It was just 11:35 PM when studiers started drifting into Butler 209 and perching themselves on ledges and chairs. 209ers, futility be damned, started Shh-ing the newcomers. One such 209er was one-half of Chromeo (the half that attends Columbia), though he soon made a quick exit. At midnight exactly, the spirited Columbia University Marching Band made their entrance as they played the CU fight song. Butlerites, amazingly, not only knew the words, but sung along.

The theme of the 69th Orgo Night—a performance with roots in attempts to lower the curve on tomorrow’s organic chemistry exam—was undoubtedly politics. The enthusiastic and adorable CUMB speaker began with mentions of ex-Governor Spitzer and his lady-friend Alexandra Ashley Dupre. It might have been the only time that the words “suck my own jizz” and “bareback anal sex” were uttered in Butler—inside the stacks doesn’t count. The first Barnard joke came early (pun!), as CUMB wondered why Dupre never received a scholarship to Barnard, given her mastery of whoremanship even before graduating high school. The mention of new governor and CC grad David Paterson gave way to a rendition of “I Can See Clearly Now.”

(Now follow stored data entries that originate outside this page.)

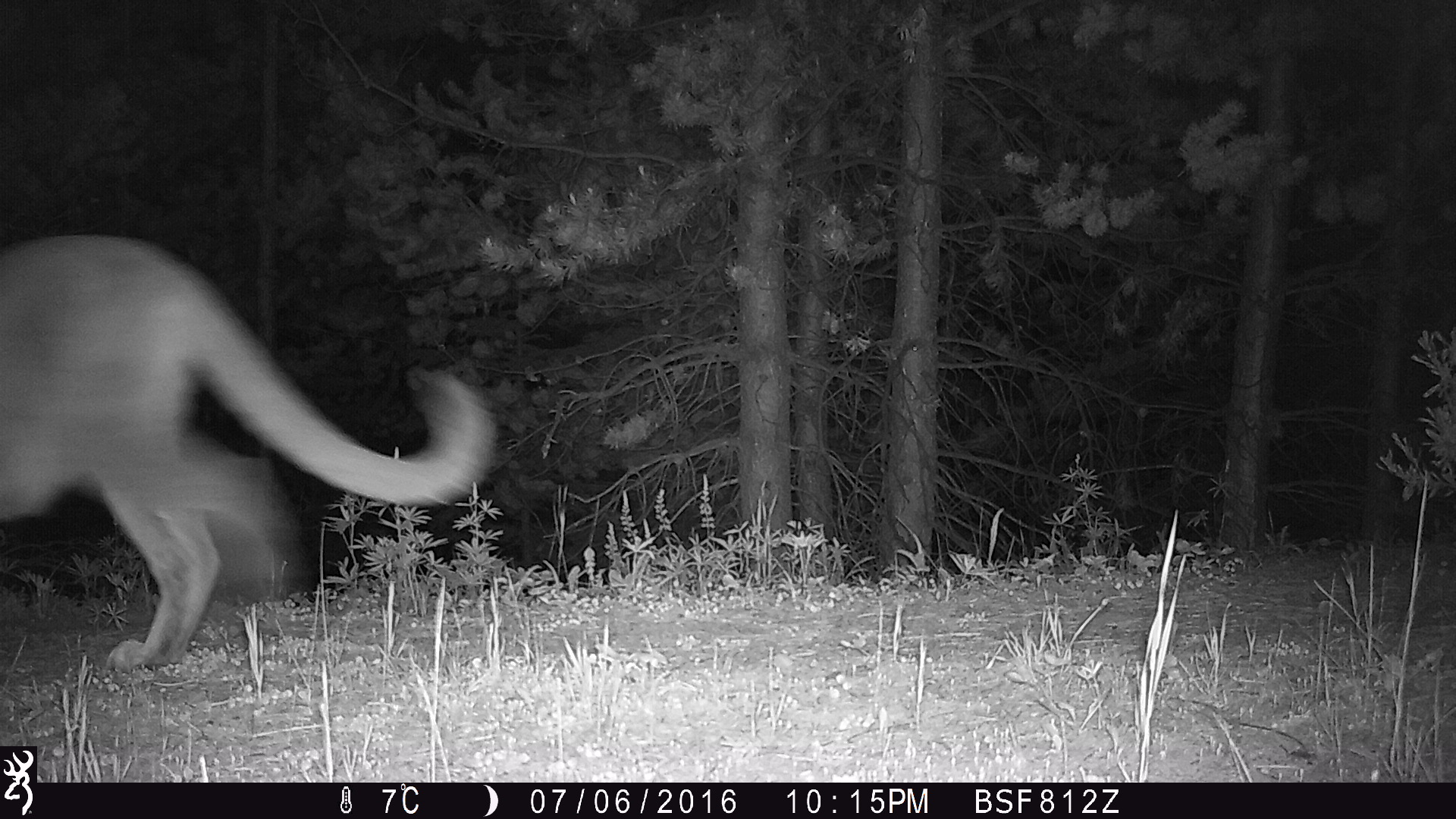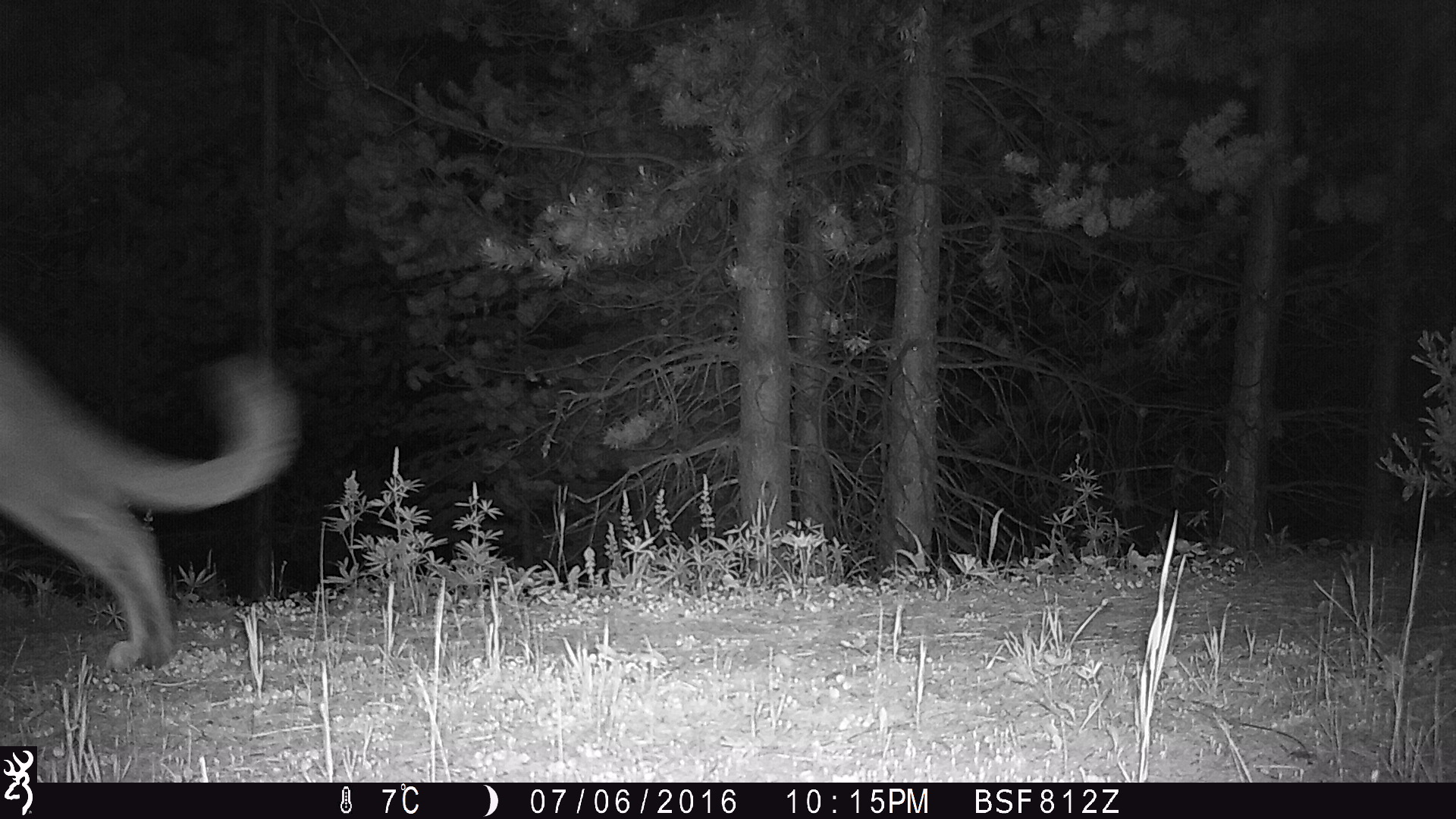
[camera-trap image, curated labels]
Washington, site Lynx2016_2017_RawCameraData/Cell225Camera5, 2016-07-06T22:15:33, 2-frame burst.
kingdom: Animalia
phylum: Chordata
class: Mammalia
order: Carnivora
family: Felidae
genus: Puma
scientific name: Puma concolor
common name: mountain lion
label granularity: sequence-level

The political satire took a turn for the local as CUMB hit on student council happenings. Adopting a Michelle Diamond impression that might have been familiar to anyone who saw the V-Show last weekend, the speaker chronicled Diamond’s valiant ban-JuicyCampus-from-the-Columbia-server crusade and suggested that a place was waiting for her on Bollinger’s Free Speech syllabus. GSSC President two times removed Niko Cunningham also scored an Orgo Night mention.

CUMB also touched upon the politics of the Ivy League financial arms race, poking fun at the College Republicans, Harvard and its affinity for tweed, and Yale’s use for the skulls in the Skull and Bones house, (hint: they’re for fucking.) Princeton, on the other hand, had slightly different ideas about financial aid. And “Aid. Isn’t that what the gays get?” received about a 6:1 laughs to this-is-controversial-“oohs” ratio.

More this-is-controversial-“oohs” followed jokes about the summer Olympics and the civil unrest in Tibet and China, but CUMB received hugh laughs as Spec was forced to relive the Tibet Editorial Fact-Checking Mini-Scandal. Naturally, the band played “Build Me Up Fact-Checker.”

Jokes about the upcoming election were blissfully short and sweet, as CUMB brilliantly described the our criticism of Obama’s shying away from Columbia as actually, oddly relatable. He’s a Columbia, because just like most of us, he often doesn’t really like Columbia all that much. “He bleeds baby blue!” the CUMB speaker shouted.

An unexpected segment about crazy Yalie Aliza Shvarts (which was funny, though a few people standing around Bwog didn’t know what CUMB was talking about), gave way to the climax (pun!) of the performance: The Vag. Huge cheers at the mere mention of Barnard’s unfortunately named student center, or, as CUMB put it: “the Nexus-cum-Vag.”

What followed was a spirited, dance-y rendition of “All Along the Vagelos”. CUMB doled out some punny advice for the few students in the room who would actually be taking o-chem tomorrow, and then it was all over. The band took their exit, once again playing the fight song. Audience members began to file out too, back to the quiet recesses of Butler and Hamilton. Bwog made our leave with an orgo night novice who could not stop grinning. “This is so great! I’ve never been happier to go to school here!” she said. The smile suddenly disappeared. “Don’t tell anyone I said that.”